→ Work instructions
Print the lines from the one containing "Comparing all of" through the last of the rows below, inclusive, reproducing each line verbatim.
-- BEGIN Supplied records --
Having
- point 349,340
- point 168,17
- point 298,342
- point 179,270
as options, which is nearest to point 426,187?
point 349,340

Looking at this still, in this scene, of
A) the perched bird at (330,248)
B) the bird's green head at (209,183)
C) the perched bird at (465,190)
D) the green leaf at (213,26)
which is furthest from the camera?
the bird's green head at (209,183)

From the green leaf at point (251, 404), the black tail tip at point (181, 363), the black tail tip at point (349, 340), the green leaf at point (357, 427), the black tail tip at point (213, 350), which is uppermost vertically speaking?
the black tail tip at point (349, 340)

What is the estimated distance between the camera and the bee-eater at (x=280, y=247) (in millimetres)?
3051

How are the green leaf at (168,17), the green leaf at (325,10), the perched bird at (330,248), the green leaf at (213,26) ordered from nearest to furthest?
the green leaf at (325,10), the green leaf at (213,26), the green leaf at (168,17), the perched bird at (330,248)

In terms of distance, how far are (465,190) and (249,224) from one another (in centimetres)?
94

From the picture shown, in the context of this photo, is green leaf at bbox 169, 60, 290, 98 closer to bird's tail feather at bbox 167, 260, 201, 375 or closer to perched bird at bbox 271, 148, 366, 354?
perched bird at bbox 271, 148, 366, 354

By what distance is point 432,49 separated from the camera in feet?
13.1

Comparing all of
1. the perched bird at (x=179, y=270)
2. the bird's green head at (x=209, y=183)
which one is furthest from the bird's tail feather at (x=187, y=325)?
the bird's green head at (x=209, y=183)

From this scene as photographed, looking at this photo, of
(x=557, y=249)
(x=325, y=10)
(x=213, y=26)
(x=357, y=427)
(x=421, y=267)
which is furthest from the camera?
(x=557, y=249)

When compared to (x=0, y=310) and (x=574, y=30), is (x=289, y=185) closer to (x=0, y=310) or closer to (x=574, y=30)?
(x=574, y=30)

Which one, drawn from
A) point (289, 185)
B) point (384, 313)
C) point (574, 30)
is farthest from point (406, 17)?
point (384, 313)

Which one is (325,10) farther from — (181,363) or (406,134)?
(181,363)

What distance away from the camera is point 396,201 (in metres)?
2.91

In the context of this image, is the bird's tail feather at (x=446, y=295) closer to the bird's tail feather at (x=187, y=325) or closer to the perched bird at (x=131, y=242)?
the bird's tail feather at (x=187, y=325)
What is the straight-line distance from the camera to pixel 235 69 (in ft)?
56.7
-- END Supplied records --
→ Answer
Comparing all of
1. the perched bird at (x=179, y=270)
2. the bird's green head at (x=209, y=183)
which one is furthest from the bird's tail feather at (x=187, y=325)?
the bird's green head at (x=209, y=183)

From this scene as photographed, looking at this photo, of
(x=557, y=249)
(x=325, y=10)
(x=213, y=26)
(x=357, y=427)
(x=421, y=267)
which is furthest from the camera?
(x=557, y=249)

When compared to (x=0, y=310) and (x=574, y=30), is (x=289, y=185) closer to (x=0, y=310) or closer to (x=574, y=30)?
(x=574, y=30)

Which one, drawn from
A) point (289, 185)
B) point (384, 313)
C) point (574, 30)
is farthest from point (406, 17)?
point (384, 313)

Which one is (325,10) farther from — (181,363) or (406,134)?
(181,363)

What distance away from the camera is point 396,201 (in metres)?
2.91

In the context of this image, is the bird's tail feather at (x=446, y=295) closer to the bird's tail feather at (x=187, y=325) or closer to the perched bird at (x=131, y=242)?
the bird's tail feather at (x=187, y=325)
What is the straight-line distance from the camera to pixel 235 69 (in ft)?
56.7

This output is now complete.